Document extract:
--------------------
Slower subsidence with widespread deposition continued to Early Cretaceous
(Valanginian) time. Pattillo and Nicholls (1990) suggest that submarine
fans and fan deltas were deposited along the graben flanks during Late
Jurassic subsidence. Post-subsidence deposition prograded northwest from
the Londonderry High across to and thinning over the Ashmore Platform.
Stratigraphic nomenclature is not well established and
varies among areas and authors (Symonds and others, 1994; Maung and others,
1994). Most authors refer to rock units in time without using stratigraphic
names. Nomenclature from the adjacent Bonaparte Gulf area and the Vulcan
sub-basin is sometimes applied (Fig. 3).
The presence of the Browse sedimentary basin was recognized
from an aeromagnetic survey in 1963. Seismic surveys followed in 1964 and
the first well was drilled in 1967 on the Ashmore Platform (Butcher, 1989).
--------------------
Records from a spatial question set:

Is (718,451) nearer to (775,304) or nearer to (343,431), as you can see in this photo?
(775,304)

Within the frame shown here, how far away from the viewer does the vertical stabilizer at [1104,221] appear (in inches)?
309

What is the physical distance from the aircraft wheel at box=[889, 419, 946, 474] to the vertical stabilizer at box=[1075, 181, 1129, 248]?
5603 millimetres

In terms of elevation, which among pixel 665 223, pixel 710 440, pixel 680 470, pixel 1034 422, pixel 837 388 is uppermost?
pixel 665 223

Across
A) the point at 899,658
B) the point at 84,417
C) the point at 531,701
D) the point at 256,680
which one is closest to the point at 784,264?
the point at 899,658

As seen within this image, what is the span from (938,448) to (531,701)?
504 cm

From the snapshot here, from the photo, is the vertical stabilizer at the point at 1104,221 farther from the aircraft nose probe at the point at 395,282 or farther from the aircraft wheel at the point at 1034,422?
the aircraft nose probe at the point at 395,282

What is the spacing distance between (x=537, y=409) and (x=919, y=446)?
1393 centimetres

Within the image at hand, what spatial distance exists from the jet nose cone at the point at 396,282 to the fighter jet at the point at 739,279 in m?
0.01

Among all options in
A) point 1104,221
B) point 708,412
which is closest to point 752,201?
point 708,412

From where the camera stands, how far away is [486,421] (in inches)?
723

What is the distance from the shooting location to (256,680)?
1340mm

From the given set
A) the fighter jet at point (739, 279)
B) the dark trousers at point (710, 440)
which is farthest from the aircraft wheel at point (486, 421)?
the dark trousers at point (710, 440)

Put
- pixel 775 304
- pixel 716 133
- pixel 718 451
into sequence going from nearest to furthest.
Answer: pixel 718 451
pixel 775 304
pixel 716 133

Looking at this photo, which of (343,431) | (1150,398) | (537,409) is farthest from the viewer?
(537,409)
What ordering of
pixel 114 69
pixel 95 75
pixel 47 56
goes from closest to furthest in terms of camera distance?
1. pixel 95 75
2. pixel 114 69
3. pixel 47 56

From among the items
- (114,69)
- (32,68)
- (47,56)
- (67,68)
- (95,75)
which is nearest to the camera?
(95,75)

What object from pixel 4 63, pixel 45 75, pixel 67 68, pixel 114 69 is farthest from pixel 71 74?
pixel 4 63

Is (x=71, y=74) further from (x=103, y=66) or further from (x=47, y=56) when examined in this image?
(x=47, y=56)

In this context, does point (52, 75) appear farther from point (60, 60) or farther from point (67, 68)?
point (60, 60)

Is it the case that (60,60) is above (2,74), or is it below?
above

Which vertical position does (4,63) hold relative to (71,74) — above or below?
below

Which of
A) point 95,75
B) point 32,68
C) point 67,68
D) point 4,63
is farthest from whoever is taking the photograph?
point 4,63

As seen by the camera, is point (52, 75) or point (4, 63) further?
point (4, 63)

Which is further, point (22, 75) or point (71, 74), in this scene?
--------------------
What to work on:
• A. List every publication cited in the Browse basin geology passage, giving each one with its year as the passage does.
• B. Write a continuation of the Browse basin geology passage, beginning right after its final sentence.
Nothing in the lines is needed here.

Exercise responses:
• A. Pattillo and Nicholls (1990); Symonds and others (1994); Maung and others (1994); Butcher (1989)

• B.
Between 1971 and 1997, thirty wells were drilled in the Browse Basin. Water
depths of greater than 200 m to 2000 m has impeded exploration (Maung and
others, 1994). Seismic data imaging problems beneath the Cretaceous and
Tertiary carbonate shelf have been encountered in the Browse Basin. There
are reported drilling difficulties due to clay sensitivity, excess pore
pressure, and lost circulation in the Tertiary carbonate section can be
severe (Willis, 1988).
The Scott Reef giant gas discovery made in 1971, probably
the largest gas field in Australia (IKODA Pty Ltd, 1997b), was only the
third well drilled in the Browse Basin. Three more gas discoveries, one
interpreted gas discovery, three oil discoveries, and one interpreted oil
discovery have been made with only one oil discovery considered potentially
commercial, Cornea (IKODA Pty Ltd, 1997a) (Table 1).